Directions for this task → Copy the records below exactly as they appear.
============
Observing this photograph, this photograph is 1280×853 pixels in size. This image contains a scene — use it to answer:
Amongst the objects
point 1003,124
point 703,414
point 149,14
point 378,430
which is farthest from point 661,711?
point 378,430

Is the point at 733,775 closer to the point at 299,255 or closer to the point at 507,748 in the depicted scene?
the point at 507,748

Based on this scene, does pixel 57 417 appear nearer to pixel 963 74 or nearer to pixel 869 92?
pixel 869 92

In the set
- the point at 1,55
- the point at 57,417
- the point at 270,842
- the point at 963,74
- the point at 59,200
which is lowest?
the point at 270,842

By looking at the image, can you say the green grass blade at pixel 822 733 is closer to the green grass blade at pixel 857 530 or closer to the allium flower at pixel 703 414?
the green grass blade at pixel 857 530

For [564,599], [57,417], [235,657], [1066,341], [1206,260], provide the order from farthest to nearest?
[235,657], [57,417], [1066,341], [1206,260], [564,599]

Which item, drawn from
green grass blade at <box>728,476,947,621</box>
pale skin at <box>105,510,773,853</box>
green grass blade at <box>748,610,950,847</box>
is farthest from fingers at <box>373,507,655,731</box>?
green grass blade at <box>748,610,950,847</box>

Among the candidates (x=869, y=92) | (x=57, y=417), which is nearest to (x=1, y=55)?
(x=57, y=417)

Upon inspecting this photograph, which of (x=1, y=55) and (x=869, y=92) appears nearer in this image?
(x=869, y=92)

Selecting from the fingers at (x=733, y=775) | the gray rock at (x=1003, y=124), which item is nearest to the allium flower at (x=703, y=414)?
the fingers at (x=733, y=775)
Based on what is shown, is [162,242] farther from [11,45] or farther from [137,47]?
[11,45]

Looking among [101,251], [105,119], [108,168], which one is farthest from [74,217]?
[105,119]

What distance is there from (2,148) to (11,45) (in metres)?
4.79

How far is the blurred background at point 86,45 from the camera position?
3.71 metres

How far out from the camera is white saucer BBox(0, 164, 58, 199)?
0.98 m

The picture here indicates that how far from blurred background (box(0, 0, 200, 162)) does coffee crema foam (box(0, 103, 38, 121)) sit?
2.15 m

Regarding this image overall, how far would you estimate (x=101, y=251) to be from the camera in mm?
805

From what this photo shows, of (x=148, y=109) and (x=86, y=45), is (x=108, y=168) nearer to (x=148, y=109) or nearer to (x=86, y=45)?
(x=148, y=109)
============
Exercise response →
Observing this photograph, this photograph is 1280×853 pixels in size. This image contains a scene — use it to answer:
Amongst the objects
point 1003,124
point 703,414
point 149,14
point 378,430
which is farthest from point 661,711?
point 378,430

Is the point at 733,775 closer to the point at 299,255 or closer to the point at 507,748 in the depicted scene?
the point at 507,748

Based on this scene, does pixel 57 417 appear nearer to pixel 963 74 or nearer to pixel 869 92?
pixel 869 92

In the set
- the point at 1,55
- the point at 57,417
- the point at 270,842
- the point at 963,74
- the point at 59,200
which is lowest?
the point at 270,842

By looking at the image, can you say the green grass blade at pixel 822 733 is closer to the green grass blade at pixel 857 530 or closer to the allium flower at pixel 703 414?
the green grass blade at pixel 857 530

For [564,599], [57,417], [235,657], [1066,341], [1206,260], provide the order from farthest to nearest?
[235,657], [57,417], [1066,341], [1206,260], [564,599]

Which item, drawn from
green grass blade at <box>728,476,947,621</box>
pale skin at <box>105,510,773,853</box>
green grass blade at <box>748,610,950,847</box>
is farthest from fingers at <box>373,507,655,731</box>?
green grass blade at <box>748,610,950,847</box>

Among the candidates (x=869, y=92) | (x=57, y=417), which is nearest to (x=1, y=55)?
(x=57, y=417)

Upon inspecting this photograph, which of (x=1, y=55) and (x=869, y=92) appears nearer in this image?
(x=869, y=92)

Selecting from the fingers at (x=733, y=775) | the gray rock at (x=1003, y=124), which item is nearest to the allium flower at (x=703, y=414)?
the fingers at (x=733, y=775)
Based on what is shown, is [162,242] farther from [11,45] or farther from [137,47]?
[11,45]

Looking among [101,251], [105,119], [108,168], which one is farthest from [74,217]?
[105,119]

What distance is there from (2,148) to (11,45) (in metres)?
4.79

How far is the blurred background at point 86,45 from the camera position?
3.71 metres

How far out from the camera is white saucer BBox(0, 164, 58, 199)?
0.98 m

The picture here indicates that how far from blurred background (box(0, 0, 200, 162)) does coffee crema foam (box(0, 103, 38, 121)) sit?
2.15 m

Regarding this image overall, how far would you estimate (x=101, y=251) to be from the camera in mm?
805

From what this photo shows, of (x=148, y=109) and (x=86, y=45), is (x=108, y=168) nearer to (x=148, y=109) or nearer to (x=86, y=45)?
(x=148, y=109)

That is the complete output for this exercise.